What is an ACL tear?
The anterior cruciate ligament (ACL) is one of the four main ligaments that stabilise your knee. It runs diagonally through the centre of the joint and stops the shin bone (tibia) from sliding forward past the thigh bone (femur), while controlling rotation.
An ACL tear happens when this ligament is overstretched or ruptured — usually during a sudden stop, a change of direction, a hard landing, or a direct blow to the knee. Tears range from partial to a complete rupture, where the ligament is split into two.
It is one of the most common injuries in pivoting sports such as football, basketball, skiing and handball. The good news: with modern diagnosis and treatment, the large majority of patients return to the activities they love.
Signs and symptoms
Many patients describe a distinct “pop” at the moment of injury, followed by the knee giving way. Common signs include:
- checkA “pop” or snap felt or heard at the moment of injury.
- checkRapid swelling within the first few hours, caused by bleeding inside the joint.
- checkA feeling of instability — the knee buckles or “gives way,” especially when turning.
- checkPain and tenderness along the joint line, often worse with weight-bearing.
- checkReduced range of motion and difficulty fully straightening or bending the knee.
Significant swelling with an inability to bear weight, or a knee that locks and cannot be straightened, should be assessed promptly to rule out an associated meniscus or cartilage injury.
Causes & risk factors
Roughly 70% of ACL tears are non-contact injuries — the ligament fails during the athlete’s own movement rather than from a tackle. Typical mechanisms and risk factors include:
- Sudden deceleration combined with a change of direction (cutting or pivoting).

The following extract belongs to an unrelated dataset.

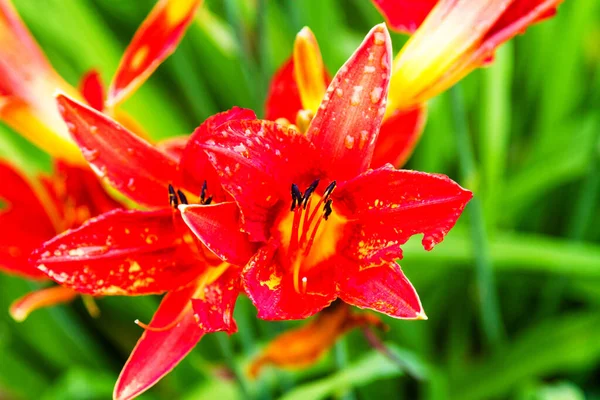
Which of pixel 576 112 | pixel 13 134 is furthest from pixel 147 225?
pixel 576 112

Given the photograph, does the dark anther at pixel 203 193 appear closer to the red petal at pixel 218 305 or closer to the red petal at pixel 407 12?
the red petal at pixel 218 305

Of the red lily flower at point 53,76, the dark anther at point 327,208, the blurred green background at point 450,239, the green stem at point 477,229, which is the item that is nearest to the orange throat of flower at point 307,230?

- Landing awkwardly from a jump, with the knee collapsing inward.
- Direct contact to the side of the knee.
- Female athletes carry a higher relative risk, linked to anatomy and neuromuscular factors.
- Previous injury, fatigue, and inadequate movement technique.
How it is diagnosed
Diagnosis begins with a careful history and a hands-on examination. Specific tests — the Lachman and pivot-shift tests — assess how much the tibia moves forward, indicating ligament integrity.
Imaging
An MRI scan is the gold standard. It confirms the ACL tear, shows whether it is partial or complete, and reveals associated injuries to the meniscus, cartilage or other ligaments — which together shape the treatment plan. X-rays may be taken to exclude a fracture.

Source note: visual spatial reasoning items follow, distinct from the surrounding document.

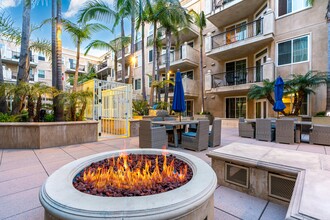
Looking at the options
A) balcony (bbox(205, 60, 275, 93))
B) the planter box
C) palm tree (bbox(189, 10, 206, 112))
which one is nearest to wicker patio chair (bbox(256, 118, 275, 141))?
balcony (bbox(205, 60, 275, 93))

An ACL tear is rarely an emergency. The priority is a precise diagnosis of the whole knee — because what surrounds the ligament often matters as much as the ligament itself.
Treatment options
Not every ACL tear needs surgery. The right path depends on your age, activity level, the degree of instability, and any associated injuries.
Structured rehabilitation
For lower-demand patients or partial tears, a guided physiotherapy programme can restore strength and stability. Progress is monitored closely for any return of instability.
ACL reconstruction
For athletes and unstable knees, the ligament is rebuilt arthroscopically using a graft. This is the most reliable route back to pivoting sport.

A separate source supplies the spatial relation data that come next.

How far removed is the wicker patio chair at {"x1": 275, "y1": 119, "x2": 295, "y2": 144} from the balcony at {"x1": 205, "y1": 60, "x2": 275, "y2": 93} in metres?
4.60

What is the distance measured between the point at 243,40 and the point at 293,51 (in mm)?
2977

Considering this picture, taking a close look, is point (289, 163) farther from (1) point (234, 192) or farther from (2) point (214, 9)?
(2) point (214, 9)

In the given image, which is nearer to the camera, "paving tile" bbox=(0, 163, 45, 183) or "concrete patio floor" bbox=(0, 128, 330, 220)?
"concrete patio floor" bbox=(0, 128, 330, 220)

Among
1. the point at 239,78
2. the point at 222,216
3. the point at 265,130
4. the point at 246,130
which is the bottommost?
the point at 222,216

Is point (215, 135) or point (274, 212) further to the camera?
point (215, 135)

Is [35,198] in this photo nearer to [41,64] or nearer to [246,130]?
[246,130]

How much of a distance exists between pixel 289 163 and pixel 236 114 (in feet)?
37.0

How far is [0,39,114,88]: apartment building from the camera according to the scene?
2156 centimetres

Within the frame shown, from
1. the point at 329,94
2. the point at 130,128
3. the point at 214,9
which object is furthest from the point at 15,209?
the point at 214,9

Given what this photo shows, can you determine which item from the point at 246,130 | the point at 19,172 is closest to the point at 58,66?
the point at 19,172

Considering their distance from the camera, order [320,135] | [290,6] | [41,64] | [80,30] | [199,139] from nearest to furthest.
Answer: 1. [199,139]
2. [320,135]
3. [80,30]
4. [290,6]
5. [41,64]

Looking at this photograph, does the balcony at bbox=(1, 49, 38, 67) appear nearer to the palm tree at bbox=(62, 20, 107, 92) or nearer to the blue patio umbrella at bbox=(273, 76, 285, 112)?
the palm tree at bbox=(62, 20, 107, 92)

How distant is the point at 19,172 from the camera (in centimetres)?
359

Where surgery is chosen, it is usually preceded by a short course of “prehab” to settle swelling and restore motion — which measurably improves the final outcome.
Recovery & outlook
Whether treated with rehab or surgery, recovery is a structured, staged process. With a reconstruction, a typical timeline looks like this:
Settle the knee
Control swelling, restore full extension, and regain quadriceps activation.
Restore motion & strength
Progressive loading, full range of motion, and a return to normal walking and daily life.
Build & run
Strength training, gradual return to running, and sport-specific drills.
Return to sport
Return is criteria-based — guided by strength and movement testing, not the calendar alone.